§ **Reading text**:
Remember: This is a dramatic simplification of the actual 2,048-dimensional space where these words live. Some relationships that exist in the full space might not be visible in this 2D view.

In [None]:
prompt = "AI is the key to unlocking the potential of humanity"

examples = {
    "Mixed Words": "red blue green up down left right fast quick slow",
    "Temperature Words": "hot cold warm cool fresh burning",
    "Direction Words": "up down left right back front near far high low top deep flat",
    "Movement Words": "fast slow quick jump walk run skip hop roll slide float",
    "Weather Words": "rain snow storm cloud clear dry wet fair",
    "Emotion Words": "happy sad glad mad angry calm brave proud tired glad afraid",
    "Color Words": "red blue green black white gray brown gold dark light bright pale",
    "Taste Words": "sweet salt bland rich fresh raw dry cool hot",
    "Texture Words": "soft hard rough smooth wet dry clean sharp flat firm thick thin",
    "Sound Words": "loud quiet soft sharp deep low high swift crash hum",
    "Time Words": "fast slow quick long short swift brief past now then soon late early",
    "Value Words": "rich poor high low good bad best worst great fine fair pure true false",
    "Strength Words": "strong weak firm soft wild calm rough smooth hard soft light",
    "Clarity Words": "clear dark dim bright sharp clean pure raw fog",
}

create_embedding_visualizer(model, tokenizer, examples=examples)

A run of records:
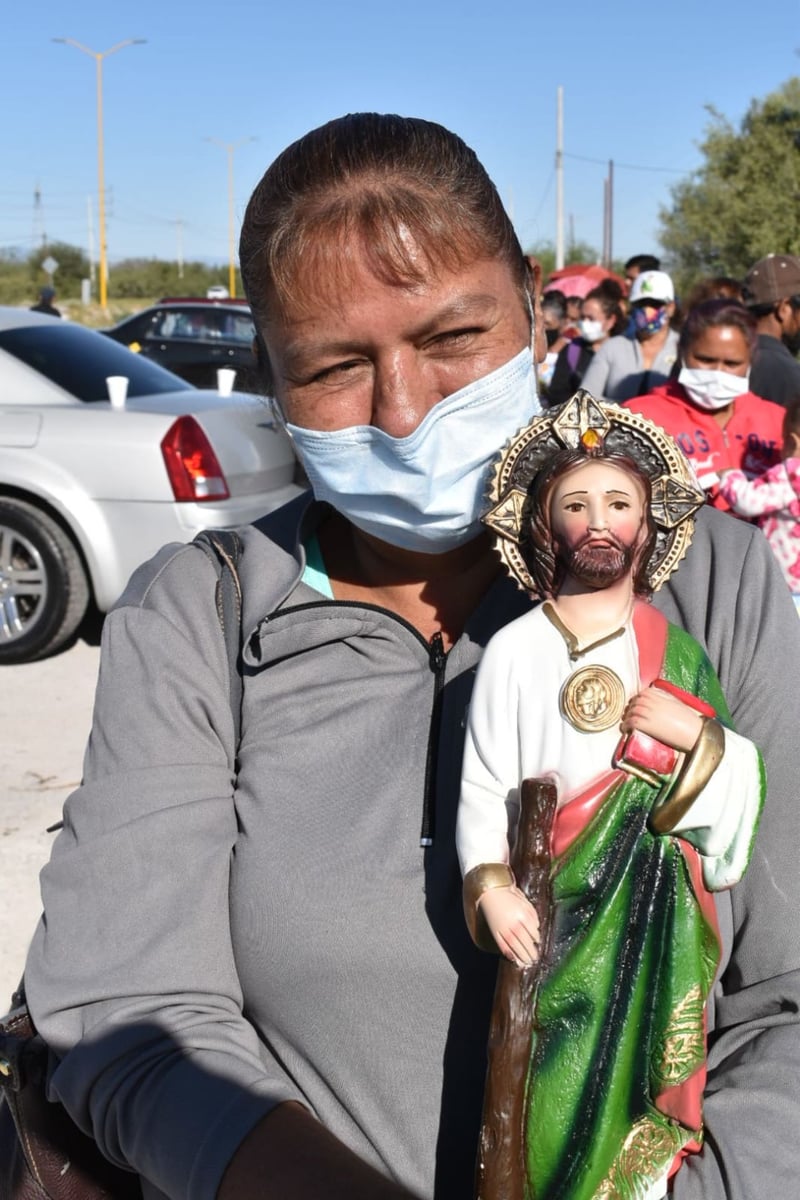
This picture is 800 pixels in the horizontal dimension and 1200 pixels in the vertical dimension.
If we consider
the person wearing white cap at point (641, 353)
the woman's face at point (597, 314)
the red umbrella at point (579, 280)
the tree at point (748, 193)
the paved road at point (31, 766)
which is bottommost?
the paved road at point (31, 766)

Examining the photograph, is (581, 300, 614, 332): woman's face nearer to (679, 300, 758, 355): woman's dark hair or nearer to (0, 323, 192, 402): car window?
(0, 323, 192, 402): car window

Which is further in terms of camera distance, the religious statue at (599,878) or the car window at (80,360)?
the car window at (80,360)

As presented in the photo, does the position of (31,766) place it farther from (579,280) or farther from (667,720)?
(579,280)

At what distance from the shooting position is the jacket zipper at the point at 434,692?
157cm

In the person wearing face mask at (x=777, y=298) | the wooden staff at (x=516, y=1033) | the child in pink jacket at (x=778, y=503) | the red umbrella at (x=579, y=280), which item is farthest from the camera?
the red umbrella at (x=579, y=280)

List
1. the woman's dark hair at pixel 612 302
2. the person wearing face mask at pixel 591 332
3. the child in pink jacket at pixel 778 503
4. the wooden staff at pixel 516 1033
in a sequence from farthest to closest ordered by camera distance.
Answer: the woman's dark hair at pixel 612 302 < the person wearing face mask at pixel 591 332 < the child in pink jacket at pixel 778 503 < the wooden staff at pixel 516 1033

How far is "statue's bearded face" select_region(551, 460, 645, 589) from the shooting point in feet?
4.61

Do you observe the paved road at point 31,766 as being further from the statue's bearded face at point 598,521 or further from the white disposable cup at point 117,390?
the statue's bearded face at point 598,521

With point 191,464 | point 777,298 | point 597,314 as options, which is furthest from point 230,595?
point 597,314

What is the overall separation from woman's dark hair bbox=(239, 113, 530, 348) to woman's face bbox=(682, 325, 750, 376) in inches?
152

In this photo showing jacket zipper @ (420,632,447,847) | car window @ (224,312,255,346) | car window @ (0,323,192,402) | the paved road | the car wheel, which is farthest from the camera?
car window @ (224,312,255,346)

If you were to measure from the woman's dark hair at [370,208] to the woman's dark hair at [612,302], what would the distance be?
32.2 feet

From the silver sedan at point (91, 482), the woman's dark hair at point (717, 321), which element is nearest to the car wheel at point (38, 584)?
the silver sedan at point (91, 482)

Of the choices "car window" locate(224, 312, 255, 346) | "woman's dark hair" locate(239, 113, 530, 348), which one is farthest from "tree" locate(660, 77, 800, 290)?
"woman's dark hair" locate(239, 113, 530, 348)
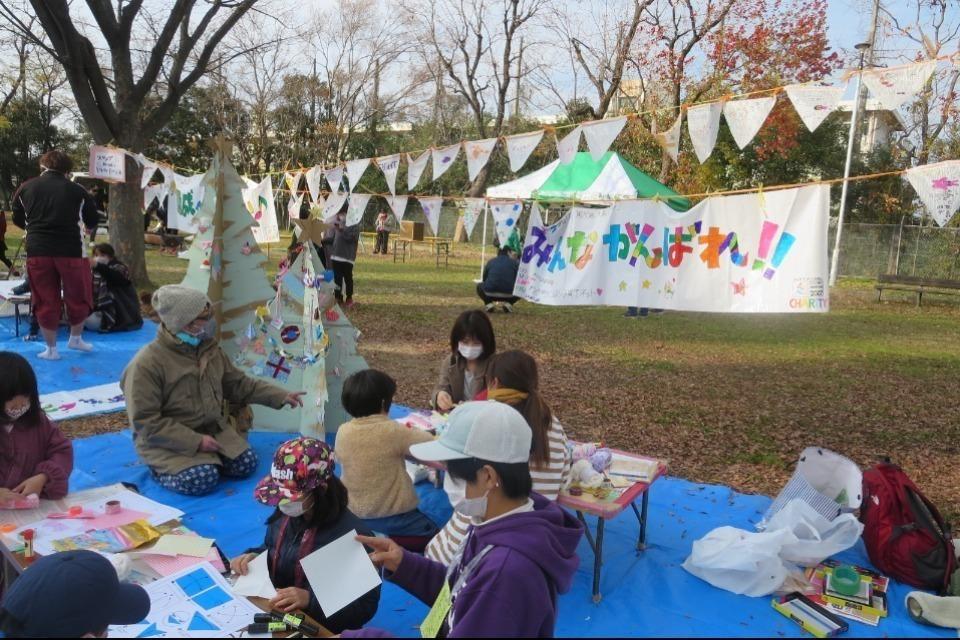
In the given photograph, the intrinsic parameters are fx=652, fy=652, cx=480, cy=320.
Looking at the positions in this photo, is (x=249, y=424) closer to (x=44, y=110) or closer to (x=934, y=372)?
(x=934, y=372)

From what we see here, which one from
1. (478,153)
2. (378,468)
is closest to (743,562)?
(378,468)

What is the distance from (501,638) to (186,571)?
187 cm

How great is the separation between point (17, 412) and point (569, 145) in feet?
17.0

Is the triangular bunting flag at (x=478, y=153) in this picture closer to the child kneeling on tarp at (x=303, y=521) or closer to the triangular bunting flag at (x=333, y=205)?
the triangular bunting flag at (x=333, y=205)

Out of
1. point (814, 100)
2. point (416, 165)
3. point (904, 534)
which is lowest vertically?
point (904, 534)

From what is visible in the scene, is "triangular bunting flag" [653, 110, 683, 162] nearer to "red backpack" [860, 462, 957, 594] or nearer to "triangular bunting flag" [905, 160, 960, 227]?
"triangular bunting flag" [905, 160, 960, 227]

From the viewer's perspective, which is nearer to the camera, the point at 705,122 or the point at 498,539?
the point at 498,539

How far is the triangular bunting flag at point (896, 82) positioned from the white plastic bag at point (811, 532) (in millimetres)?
2673

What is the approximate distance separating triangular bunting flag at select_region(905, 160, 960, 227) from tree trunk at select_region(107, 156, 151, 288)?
1011cm

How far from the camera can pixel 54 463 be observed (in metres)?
3.20

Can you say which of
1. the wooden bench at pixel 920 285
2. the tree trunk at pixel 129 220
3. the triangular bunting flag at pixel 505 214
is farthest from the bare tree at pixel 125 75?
the wooden bench at pixel 920 285

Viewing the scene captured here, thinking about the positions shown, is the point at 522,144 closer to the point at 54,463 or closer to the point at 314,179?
the point at 314,179

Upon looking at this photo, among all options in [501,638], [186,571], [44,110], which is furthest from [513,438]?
[44,110]

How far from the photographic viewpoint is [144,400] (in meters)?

§ **Actions to take**:
a - Please return every line of the rows that contains the word "closest", treating uppercase and lowercase as different.
b - Write what comes next in the word-embedding notebook excerpt, starting after its final line of code.

§ **Results**:
a -
in a sequence from farthest to closest ordered by camera distance.
is closest to (743,562)?

b -
Output()

Output()

Output()

## Try This!
1. Compare synonyms and antonyms. Are they positioned as you'd expect?
2. Explore numbers or dates. How does the model represent sequential information?
3. Test domain-specific terms (e.g., colors, emotions, or technical terms)



## Think About
- Why do some similar words cluster together while others don't?
- How might this representation affect AI's understanding of analogies?
- What limitations might this spatial representation have?

---

# 3. Attention

## What You'll Learn in This Section
- How AI connects related words in a sentence
- Why some word connections are stronger than others
- How different attention heads capture different types of relationships
- How attention patterns reveal AI's understanding of text

## What is attention?
When processing "The cat sat on the mat", attention helps the model connect "cat" with "sat" more strongly than "mat" with "the". It's like highlighting connections between words based on their relationships.

## Why do we need it?
- Some word pairs matter more than others: In "The bank of the river", connecting "bank" with "river" helps avoid confusion with financial banks
- Different relationships need different focus:
  - Grammar: Connecting articles ("the") with their nouns
  - Logic: Linking pronouns ("it") back to what they refer to
  - Context: Understanding modifiers ("red" modifies "house" in "the red house")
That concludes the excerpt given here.